* Problem details
Reproduce the material verbatim, from its first line through the line containing "646 centimetres".

* Records for this task
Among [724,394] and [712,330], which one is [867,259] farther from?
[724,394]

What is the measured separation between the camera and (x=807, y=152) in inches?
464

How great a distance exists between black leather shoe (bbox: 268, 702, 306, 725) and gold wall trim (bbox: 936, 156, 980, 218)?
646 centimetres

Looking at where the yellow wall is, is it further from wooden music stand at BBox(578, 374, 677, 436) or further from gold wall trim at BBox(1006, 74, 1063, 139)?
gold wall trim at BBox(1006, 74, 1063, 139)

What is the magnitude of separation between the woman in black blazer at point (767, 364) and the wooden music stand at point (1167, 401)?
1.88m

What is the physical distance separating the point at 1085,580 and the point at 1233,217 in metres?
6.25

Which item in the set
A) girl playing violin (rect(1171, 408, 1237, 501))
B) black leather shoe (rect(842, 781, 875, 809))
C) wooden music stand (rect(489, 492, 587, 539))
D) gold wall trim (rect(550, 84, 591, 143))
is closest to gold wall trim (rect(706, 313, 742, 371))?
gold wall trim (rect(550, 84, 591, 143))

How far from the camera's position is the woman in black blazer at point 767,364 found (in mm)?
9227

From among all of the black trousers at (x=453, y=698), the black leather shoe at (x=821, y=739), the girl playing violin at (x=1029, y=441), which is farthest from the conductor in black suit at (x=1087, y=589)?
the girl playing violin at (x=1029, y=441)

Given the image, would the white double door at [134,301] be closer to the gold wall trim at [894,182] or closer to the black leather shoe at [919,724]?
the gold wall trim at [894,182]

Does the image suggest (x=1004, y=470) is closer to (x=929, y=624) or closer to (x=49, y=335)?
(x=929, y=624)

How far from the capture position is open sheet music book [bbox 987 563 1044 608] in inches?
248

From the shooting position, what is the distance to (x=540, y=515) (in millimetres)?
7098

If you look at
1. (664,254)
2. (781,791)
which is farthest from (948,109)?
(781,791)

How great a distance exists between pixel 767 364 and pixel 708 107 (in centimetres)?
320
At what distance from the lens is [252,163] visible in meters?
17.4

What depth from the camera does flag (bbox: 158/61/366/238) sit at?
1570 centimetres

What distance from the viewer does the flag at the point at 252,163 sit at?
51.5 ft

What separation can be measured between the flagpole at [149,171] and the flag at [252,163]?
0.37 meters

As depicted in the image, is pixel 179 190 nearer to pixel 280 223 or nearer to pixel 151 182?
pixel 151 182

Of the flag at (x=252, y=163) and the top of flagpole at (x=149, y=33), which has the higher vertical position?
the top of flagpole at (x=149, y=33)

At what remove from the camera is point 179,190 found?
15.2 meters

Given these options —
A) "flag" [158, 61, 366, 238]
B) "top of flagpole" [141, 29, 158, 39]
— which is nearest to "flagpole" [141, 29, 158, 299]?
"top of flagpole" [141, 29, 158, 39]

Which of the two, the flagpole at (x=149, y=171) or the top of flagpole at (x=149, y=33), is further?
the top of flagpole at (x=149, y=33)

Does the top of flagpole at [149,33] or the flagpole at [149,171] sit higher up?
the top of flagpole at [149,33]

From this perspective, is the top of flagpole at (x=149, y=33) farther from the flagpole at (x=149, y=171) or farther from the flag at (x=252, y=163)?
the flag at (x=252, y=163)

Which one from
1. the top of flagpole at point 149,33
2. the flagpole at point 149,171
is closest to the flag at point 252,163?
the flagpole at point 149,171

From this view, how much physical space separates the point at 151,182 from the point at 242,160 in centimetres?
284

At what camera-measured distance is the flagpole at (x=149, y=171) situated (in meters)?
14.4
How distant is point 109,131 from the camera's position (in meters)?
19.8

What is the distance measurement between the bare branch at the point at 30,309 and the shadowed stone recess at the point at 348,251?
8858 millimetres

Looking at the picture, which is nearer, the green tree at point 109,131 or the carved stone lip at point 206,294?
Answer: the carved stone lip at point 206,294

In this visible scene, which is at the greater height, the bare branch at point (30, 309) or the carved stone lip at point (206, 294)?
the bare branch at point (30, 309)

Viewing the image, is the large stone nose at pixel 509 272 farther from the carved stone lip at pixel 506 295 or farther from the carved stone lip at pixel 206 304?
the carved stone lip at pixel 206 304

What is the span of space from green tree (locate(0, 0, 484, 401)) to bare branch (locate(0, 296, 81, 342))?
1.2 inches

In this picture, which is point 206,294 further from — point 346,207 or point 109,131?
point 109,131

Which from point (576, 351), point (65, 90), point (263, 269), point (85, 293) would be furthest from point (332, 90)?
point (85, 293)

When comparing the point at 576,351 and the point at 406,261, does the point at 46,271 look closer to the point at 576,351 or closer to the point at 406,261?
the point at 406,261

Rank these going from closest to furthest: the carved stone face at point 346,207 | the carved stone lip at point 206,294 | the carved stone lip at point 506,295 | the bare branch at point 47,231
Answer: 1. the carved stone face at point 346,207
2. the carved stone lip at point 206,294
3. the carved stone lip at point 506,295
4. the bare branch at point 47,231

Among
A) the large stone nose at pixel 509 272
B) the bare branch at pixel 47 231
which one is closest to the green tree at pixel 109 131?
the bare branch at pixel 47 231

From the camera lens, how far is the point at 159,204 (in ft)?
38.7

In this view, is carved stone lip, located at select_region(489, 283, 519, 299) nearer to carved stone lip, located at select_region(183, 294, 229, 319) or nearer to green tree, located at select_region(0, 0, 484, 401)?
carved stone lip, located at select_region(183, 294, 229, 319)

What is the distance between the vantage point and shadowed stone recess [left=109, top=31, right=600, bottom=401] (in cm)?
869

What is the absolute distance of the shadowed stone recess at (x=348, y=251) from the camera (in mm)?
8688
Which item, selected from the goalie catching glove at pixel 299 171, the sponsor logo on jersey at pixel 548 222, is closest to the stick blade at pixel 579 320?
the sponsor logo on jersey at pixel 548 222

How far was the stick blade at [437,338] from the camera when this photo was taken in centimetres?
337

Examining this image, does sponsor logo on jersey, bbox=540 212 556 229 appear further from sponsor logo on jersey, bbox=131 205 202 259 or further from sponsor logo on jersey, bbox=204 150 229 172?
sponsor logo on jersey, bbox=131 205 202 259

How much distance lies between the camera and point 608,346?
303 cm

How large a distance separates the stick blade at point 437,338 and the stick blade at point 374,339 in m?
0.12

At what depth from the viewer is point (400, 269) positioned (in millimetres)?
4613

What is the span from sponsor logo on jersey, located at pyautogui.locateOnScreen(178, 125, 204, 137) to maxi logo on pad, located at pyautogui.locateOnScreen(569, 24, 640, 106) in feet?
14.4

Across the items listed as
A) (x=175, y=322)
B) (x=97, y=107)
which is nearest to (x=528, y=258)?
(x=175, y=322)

* Result
Among [724,394] and [712,330], which one is [867,259] farther from?
[724,394]

What is the measured separation between the camera and (x=807, y=152) in inches?
464

How great a distance exists between black leather shoe (bbox: 268, 702, 306, 725) and gold wall trim (bbox: 936, 156, 980, 218)?
646 centimetres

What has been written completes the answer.